I've been trying it for days but I can't get this working. My graphic card is Radeon 9700 PRO and I use the ati-drivers 3.2.4-r2 with external AGPGart module. U compiled nforce2 support into AGPGart and AGPGart as module. X starts and everything looks fine, but glxgears runs at 500 fps and fgl_glxgears says:

```

bash-2.05b$ fgl_glxgears

Error: couldn't get fbconfig

```

glxinfo says that my graphiccard uses mesa indirect, I guess this is the reson for it:

```

ph0 root # modprobe agpgart

/lib/modules/2.4.20-gaming-r5/kernel/drivers/char/agp/agpgart.o: init_module: Input/output error

Hint: insmod errors can be caused by incorrect module parameters, including invalid IO or IRQ parameters.

      You may find more information in syslog or the output from dmesg

/lib/modules/2.4.20-gaming-r5/kernel/drivers/char/agp/agpgart.o: insmod /lib/modules/2.4.20-gaming-r5/kernel/drivers/char/agp/agpgart.o failed

/lib/modules/2.4.20-gaming-r5/kernel/drivers/char/agp/agpgart.o: insmod agpgart failed

```

```

ph0 root # dmesg

Linux version 2.4.20-gaming-r5 (root@cdimage) (gcc version 3.2.2) #2 SMP Sun Jun 29 03:28:03 CEST 2003

[...]

Linux agpgart interface v0.99 (c) Jeff Hartmann

agpgart: Maximum main memory to use for agp memory: 439M

agpgart: Detected Nvidia Nforce2 chipset

agpgart: AGP aperture is 64M @ 0xe0000000

agpgart: unable to get minor: 175

```

and finally a piece of XFree log:

```

[drm] failed to load kernel module "agpgart"

[drm] failed to load kernel module "fglrx"

(II) fglrx(0): [drm] drmOpen failed

(EE) fglrx(0): DRIScreenInit failed!

(WW) fglrx(0): ***********************************************

(WW) fglrx(0): * DRI initialization failed!                  *

(WW) fglrx(0): * (maybe driver kernel module missing or bad) *

(WW) fglrx(0): * 2D acceleraton available (MMIO)             *

(WW) fglrx(0): * no 3D acceleration available                *

(WW) fglrx(0): ********************************************* *

```

I've got no idea what this might be  :Sad: 

I hope anyone could help me to solve this problem since there seems no other post in this forum has solved this problem.

CU, ph0

----------

## Wedge_

First, try compiling agpgart into the kernel along with nForce2 support. That's what I always do, and it works fine for me. Another option is to try the internal AGP support in the driver. I've been avoiding it for a long time, but I tried it with 3.2.4 the other day and it actually worked just as well as it did with kernel agpgart.

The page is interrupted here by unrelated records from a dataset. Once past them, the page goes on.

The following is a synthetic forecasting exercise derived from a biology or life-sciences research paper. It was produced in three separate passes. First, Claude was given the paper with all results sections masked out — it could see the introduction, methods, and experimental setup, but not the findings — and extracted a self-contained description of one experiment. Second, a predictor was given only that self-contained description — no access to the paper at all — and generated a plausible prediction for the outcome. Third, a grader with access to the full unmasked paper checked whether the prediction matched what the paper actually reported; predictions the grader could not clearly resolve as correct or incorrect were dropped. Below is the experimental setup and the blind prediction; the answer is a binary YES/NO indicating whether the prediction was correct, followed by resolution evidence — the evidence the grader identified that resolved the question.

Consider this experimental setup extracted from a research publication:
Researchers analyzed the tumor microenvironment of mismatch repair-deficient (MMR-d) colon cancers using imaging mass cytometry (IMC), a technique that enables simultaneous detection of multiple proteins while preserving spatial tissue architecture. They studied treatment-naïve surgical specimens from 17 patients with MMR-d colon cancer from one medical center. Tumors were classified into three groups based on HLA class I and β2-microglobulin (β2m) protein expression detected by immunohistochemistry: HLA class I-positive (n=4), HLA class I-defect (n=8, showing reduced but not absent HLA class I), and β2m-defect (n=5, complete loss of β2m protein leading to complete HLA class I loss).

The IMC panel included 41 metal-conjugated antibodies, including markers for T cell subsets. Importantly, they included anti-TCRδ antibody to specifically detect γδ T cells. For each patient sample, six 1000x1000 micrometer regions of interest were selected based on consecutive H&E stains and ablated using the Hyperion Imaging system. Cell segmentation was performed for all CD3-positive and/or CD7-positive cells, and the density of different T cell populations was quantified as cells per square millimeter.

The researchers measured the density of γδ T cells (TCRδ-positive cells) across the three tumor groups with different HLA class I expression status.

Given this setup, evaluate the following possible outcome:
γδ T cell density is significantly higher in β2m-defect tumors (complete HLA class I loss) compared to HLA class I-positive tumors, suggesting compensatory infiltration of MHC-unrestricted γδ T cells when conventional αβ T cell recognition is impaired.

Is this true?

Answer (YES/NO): NO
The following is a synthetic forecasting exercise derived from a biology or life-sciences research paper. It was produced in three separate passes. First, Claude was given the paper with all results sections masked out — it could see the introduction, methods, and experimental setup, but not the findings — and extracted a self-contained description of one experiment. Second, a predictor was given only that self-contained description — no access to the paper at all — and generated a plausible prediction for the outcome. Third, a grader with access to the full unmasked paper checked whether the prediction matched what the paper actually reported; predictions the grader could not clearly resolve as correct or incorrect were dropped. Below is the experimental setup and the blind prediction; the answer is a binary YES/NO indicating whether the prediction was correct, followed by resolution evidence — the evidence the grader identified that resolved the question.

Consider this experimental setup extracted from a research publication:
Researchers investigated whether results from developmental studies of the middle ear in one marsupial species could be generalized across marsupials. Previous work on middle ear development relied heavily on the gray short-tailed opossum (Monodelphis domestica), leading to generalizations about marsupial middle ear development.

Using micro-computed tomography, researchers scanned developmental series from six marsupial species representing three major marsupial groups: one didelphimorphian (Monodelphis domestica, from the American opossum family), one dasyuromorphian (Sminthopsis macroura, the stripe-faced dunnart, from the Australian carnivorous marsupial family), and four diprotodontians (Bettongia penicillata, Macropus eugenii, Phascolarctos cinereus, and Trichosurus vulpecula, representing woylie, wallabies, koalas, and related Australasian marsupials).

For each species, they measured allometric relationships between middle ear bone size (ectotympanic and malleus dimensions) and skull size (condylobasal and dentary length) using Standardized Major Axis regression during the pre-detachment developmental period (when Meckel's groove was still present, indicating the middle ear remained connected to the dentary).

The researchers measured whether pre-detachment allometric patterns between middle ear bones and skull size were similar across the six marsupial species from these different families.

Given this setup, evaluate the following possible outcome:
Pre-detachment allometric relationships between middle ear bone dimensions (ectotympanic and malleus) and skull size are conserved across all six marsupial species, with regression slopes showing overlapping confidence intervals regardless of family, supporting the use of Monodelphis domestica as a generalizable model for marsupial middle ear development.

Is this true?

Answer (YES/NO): NO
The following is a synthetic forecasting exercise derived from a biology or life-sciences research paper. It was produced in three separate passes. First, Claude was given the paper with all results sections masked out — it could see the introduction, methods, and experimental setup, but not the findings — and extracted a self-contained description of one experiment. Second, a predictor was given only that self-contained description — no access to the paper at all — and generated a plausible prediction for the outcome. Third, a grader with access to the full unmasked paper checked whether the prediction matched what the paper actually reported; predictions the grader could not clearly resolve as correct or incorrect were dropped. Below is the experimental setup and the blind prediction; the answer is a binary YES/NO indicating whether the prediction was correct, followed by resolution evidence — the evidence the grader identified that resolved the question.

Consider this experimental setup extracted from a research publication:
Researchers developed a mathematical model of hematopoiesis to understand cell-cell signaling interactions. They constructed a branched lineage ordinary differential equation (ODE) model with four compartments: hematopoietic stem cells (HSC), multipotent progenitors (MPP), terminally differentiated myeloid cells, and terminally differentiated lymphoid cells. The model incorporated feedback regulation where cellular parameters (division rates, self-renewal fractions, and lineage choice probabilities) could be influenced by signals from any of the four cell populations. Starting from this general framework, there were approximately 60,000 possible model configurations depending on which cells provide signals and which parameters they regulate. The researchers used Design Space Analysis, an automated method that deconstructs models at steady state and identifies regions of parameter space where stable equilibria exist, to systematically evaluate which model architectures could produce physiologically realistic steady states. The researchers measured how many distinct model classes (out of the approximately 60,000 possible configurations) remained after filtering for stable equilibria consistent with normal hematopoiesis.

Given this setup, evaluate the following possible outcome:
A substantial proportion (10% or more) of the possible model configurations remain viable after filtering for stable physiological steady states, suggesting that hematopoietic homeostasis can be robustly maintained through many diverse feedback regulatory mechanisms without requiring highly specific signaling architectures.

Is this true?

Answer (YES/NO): YES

The fgl_glxgears error should be fixable by doing 

```
opengl-update ati
```

, which should also get rid of the Mesa libs you're currently using.

The DRI problem in your XFree log should go away once you get AGP working properly.

----------

## ph0

```

ph0 root # opengl-update ati

 * Switching to ati OpenGL interface...                                   [ ok ]

```

doesn't fix the problem of fgl_glxgears  :Sad:  I'm just trying the internal agp module. No changes. It just doesn't complain that insmod agpgart failed. but he can't initialize drm, glxgears and so on is the same, still indirect. I will now try to compile agpgart into the kernel. What setting should I try in fglrxconfig? Internal or external agpgart module ? 

Thanks, ph0

----------

## Wedge_

External AGP is probably better, as it seems a bit more reliable for nForce2 boards. Also, not all of the driver versions have nForce support.

----------

## ph0

my driver version is 3.2.4-r2. compiling agpgart into the kernel doesn't help, XFree logs say that agpgart.o and fglrx.o could not be inserted.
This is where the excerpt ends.